When Barack Obama was elected president, the American and European left swooned. He had only been in the Oval Office a scant eight months when he won the Nobel Peace Prize. But since then, the euphoria, at least among many of his prominent liberal-left supporters, has curdled into outright despair. Obama has been dinged for abandoning the very principles that animated his campaign. He promised but failed to shutter Guantánamo Bay. He re-signed the Patriot Act. When it comes to taxes, the debt, and a host of other issues, he seems to have let the Republicans take the lead. The candidate who promised change has himself changed, so the indictment goes, and not for the better.

Mar14-Starkman-Books
American Dreamers:
How the Left Changed a
Nation

by Michael Kazin
Knopf, 365 pp.

In a new compendious and erudite history of the left, American Dreamers: How the Left Changed a Nation, Georgetown University historian Michael Kazin does not closely examine the Obama presidency, but he suggests that such despair may just be a constituent part of belonging to the left. Even his title signals caution: dreamers seldom make for the most effective political leaders. And Kazin’s is no rosy account of a continual march of progress; rather, it is a careful and nuanced view of the saga of the American left, and one that focuses on the idealistic radicals and progressives from the early nineteenth century down to Barry Commoner and Betty Friedan. For the political junkie as well as those simply curious about the saga of the left, his book is helpfully crammed with numerous informative portraits of famous as well as more neglected figures. (Ever hear of Emma Tenayuca, a young organizer known as “La Pasionaria de Texas” who called for bilingual education and workers’ rights in the 1930s?)

◇ ◇ ◇

» **EXERCISE**: Can you repeat the review between "When Barack Obama" and "for the better.", inclusive, swapping "euphoria" for "elation"?

◇ ◇ ◇

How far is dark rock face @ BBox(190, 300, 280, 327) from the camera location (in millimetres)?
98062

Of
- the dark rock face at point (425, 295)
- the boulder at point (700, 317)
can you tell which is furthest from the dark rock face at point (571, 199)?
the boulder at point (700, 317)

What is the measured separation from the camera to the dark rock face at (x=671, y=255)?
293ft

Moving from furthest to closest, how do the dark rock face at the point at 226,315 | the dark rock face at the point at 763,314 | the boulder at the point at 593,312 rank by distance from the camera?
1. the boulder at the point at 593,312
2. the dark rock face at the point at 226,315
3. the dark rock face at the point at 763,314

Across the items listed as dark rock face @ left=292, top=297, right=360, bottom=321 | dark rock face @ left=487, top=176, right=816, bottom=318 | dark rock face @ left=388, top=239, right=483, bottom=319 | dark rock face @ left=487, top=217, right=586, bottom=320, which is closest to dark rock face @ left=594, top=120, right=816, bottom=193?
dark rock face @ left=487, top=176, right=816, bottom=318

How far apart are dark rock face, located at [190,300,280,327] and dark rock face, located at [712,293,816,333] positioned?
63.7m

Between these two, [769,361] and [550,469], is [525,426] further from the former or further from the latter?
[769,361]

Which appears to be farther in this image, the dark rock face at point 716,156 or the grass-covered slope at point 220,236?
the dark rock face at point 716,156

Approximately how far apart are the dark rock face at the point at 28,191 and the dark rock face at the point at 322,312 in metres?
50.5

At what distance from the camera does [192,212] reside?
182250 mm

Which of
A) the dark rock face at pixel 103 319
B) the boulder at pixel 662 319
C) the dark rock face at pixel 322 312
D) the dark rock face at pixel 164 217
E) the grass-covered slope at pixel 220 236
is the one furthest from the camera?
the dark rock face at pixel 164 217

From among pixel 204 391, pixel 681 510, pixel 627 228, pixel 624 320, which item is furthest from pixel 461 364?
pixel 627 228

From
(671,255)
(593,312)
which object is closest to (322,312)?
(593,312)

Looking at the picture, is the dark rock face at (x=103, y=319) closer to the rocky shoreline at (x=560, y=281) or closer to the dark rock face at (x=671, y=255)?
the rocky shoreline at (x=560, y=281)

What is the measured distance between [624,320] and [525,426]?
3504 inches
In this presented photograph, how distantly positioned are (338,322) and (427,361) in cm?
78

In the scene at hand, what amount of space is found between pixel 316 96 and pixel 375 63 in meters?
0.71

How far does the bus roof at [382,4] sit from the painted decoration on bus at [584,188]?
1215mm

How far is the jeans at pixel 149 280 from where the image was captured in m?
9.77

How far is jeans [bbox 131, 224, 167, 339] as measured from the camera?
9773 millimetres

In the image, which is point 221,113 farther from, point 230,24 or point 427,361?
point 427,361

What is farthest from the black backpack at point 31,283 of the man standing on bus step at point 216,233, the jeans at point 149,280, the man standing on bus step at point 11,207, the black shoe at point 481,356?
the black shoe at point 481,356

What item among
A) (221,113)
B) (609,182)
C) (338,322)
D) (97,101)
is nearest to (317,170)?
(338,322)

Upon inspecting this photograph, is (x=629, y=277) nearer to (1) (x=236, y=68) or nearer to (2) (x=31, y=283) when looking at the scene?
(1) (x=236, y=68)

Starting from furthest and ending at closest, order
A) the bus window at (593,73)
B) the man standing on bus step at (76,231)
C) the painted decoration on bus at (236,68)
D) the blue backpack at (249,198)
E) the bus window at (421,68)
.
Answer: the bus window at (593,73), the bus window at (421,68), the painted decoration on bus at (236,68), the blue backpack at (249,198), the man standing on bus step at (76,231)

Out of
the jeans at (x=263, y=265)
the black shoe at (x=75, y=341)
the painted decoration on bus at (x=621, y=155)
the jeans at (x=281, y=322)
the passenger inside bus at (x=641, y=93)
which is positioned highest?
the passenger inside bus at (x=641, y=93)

◇ ◇ ◇

» **THE REPLY**:
When Barack Obama was elected president, the American and European left swooned. He had only been in the Oval Office a scant eight months when he won the Nobel Peace Prize. But since then, the elation, at least among many of his prominent liberal-left supporters, has curdled into outright despair. Obama has been dinged for abandoning the very principles that animated his campaign. He promised but failed to shutter Guantánamo Bay. He re-signed the Patriot Act. When it comes to taxes, the debt, and a host of other issues, he seems to have let the Republicans take the lead. The candidate who promised change has himself changed, so the indictment goes, and not for the better.